Der Bucklige erklärte wichtigtuerisch, daß in dem Korb eine Schlange sei, die an Giftigkeit alles in der Welt übertreffe. Schon mehr als ein Dutzend Schlangenbeschwörer sei an ihrem Biß zugrunde gegangen, und er wolle mit Allahs Hilfe doch hoffen, daß heute alles gut gehen möge.
Die Leute glaubten den Stuß, und jene, die in der vorderen Reihe standen, wichen ängstlich zurück, als das Kerlchen die Tröte an den Mund setzte und eine schaurige Melodie blies.
Es dauerte auch nicht lange, da erschien ein Schlangenkopf aus dem Korb und begann hin und her zu pendeln. Der Mickrige bewegte den Oberkörper jetzt ebenfalls hin und her, und die „gefährlichste Giftschlange der Welt“ tat es ihm nach und wiegte sich anscheinend im Takt zu seinem schrecklichen Getröte.

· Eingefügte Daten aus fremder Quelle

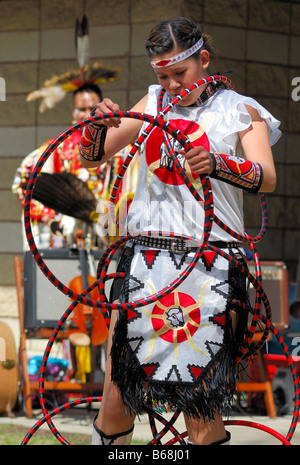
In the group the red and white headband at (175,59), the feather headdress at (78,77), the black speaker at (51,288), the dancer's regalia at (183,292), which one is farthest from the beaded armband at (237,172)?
the feather headdress at (78,77)

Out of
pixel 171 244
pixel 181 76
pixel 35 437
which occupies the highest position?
pixel 181 76

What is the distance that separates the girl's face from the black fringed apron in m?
0.48

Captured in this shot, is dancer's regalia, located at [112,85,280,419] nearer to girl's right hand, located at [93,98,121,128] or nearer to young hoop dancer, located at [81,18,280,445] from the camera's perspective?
young hoop dancer, located at [81,18,280,445]

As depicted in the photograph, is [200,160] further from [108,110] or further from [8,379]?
[8,379]

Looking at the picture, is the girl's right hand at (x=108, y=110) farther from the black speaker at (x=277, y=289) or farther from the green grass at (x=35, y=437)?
the black speaker at (x=277, y=289)

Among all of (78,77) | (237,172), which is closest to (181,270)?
(237,172)

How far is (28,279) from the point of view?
4.82 m

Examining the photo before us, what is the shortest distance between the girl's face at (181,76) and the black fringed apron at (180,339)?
48 cm

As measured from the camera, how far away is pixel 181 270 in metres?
2.38

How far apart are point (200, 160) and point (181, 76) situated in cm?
35

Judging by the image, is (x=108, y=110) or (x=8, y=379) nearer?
(x=108, y=110)

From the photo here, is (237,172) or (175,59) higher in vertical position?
(175,59)

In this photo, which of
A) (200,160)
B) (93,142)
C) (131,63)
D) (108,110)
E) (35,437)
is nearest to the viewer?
(200,160)

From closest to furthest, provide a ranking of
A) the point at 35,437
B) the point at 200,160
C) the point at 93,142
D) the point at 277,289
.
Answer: the point at 200,160 → the point at 93,142 → the point at 35,437 → the point at 277,289
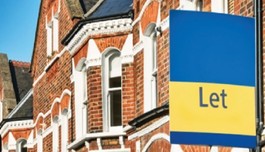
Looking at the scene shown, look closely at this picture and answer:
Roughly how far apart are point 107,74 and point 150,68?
310 cm

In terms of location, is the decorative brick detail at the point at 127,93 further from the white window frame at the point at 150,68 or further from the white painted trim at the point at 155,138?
the white painted trim at the point at 155,138

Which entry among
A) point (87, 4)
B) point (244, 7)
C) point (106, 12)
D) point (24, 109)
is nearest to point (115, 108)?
point (106, 12)

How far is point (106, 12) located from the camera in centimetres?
2164

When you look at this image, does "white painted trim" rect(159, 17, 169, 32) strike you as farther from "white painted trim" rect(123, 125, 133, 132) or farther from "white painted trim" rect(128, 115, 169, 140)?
"white painted trim" rect(123, 125, 133, 132)

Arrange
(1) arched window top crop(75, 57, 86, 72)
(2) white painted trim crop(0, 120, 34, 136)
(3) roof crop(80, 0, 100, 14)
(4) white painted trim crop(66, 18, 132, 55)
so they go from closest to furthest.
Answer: (4) white painted trim crop(66, 18, 132, 55) → (1) arched window top crop(75, 57, 86, 72) → (3) roof crop(80, 0, 100, 14) → (2) white painted trim crop(0, 120, 34, 136)

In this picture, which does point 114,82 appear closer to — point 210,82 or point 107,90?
point 107,90

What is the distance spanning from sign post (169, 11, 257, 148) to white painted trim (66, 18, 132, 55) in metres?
12.0

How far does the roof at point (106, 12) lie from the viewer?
68.8 feet

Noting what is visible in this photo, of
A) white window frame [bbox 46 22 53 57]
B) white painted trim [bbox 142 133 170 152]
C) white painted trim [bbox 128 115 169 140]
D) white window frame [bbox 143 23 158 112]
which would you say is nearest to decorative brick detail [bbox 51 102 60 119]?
white window frame [bbox 46 22 53 57]

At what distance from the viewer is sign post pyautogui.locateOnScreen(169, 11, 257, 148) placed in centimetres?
867

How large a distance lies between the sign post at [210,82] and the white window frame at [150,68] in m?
9.02

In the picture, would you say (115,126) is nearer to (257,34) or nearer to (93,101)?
(93,101)

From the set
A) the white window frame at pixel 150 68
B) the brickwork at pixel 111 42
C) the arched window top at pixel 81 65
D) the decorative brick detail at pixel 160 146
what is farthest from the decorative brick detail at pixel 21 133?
the decorative brick detail at pixel 160 146

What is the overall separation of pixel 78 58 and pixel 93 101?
1699 mm
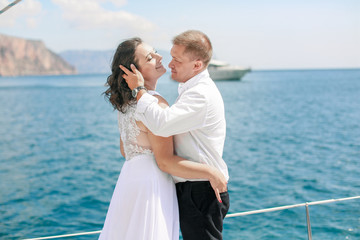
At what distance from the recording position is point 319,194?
466 inches

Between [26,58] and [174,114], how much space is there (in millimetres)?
160534

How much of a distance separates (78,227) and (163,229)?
814 centimetres

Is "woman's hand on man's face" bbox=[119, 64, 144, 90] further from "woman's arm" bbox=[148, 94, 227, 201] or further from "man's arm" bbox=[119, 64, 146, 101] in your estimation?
"woman's arm" bbox=[148, 94, 227, 201]

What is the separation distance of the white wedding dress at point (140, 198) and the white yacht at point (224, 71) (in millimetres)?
80784

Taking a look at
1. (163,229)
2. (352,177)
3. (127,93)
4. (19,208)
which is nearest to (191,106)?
(127,93)

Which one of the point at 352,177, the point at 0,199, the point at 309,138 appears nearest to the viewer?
the point at 0,199

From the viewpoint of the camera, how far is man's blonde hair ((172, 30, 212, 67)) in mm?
1913

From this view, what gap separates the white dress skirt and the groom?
75 millimetres

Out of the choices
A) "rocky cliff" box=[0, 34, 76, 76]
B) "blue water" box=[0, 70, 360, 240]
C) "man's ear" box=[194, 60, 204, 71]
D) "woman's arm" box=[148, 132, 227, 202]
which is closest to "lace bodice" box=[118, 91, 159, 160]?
"woman's arm" box=[148, 132, 227, 202]

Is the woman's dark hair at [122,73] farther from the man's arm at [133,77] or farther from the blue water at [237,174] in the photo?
the blue water at [237,174]

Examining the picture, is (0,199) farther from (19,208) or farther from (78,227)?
(78,227)

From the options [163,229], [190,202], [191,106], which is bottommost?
[163,229]

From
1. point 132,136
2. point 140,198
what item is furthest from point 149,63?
point 140,198

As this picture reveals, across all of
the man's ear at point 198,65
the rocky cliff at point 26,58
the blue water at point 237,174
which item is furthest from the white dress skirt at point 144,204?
the rocky cliff at point 26,58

Ein paar Minuten lang ging das so, und alle waren erleichtert, daß die Schlange das Männchen nicht gebissen hatte, denn sonst würde es jetzt sterbend auf der Matte liegen.
Als der Mickermann sich dann erhob, verhedderte er sich und stolperte über seine eigene Beine. Der Korb fiel um, er griff noch nach ihm, kriegte ihn aber nicht mehr zu fassen.
Die Schlange, offenbar froh, das Gejaule und Getröte nicht mehr ertragen zu müssen, wand sich in zuckenden Bewegungen davon – mitten zwischen die Zuschauer.
Im Nu war die Hölle los. Eine entsetzte Menschenmenge stob kreischend und brüllend auseinander und flitzte in alle Richtungen davon.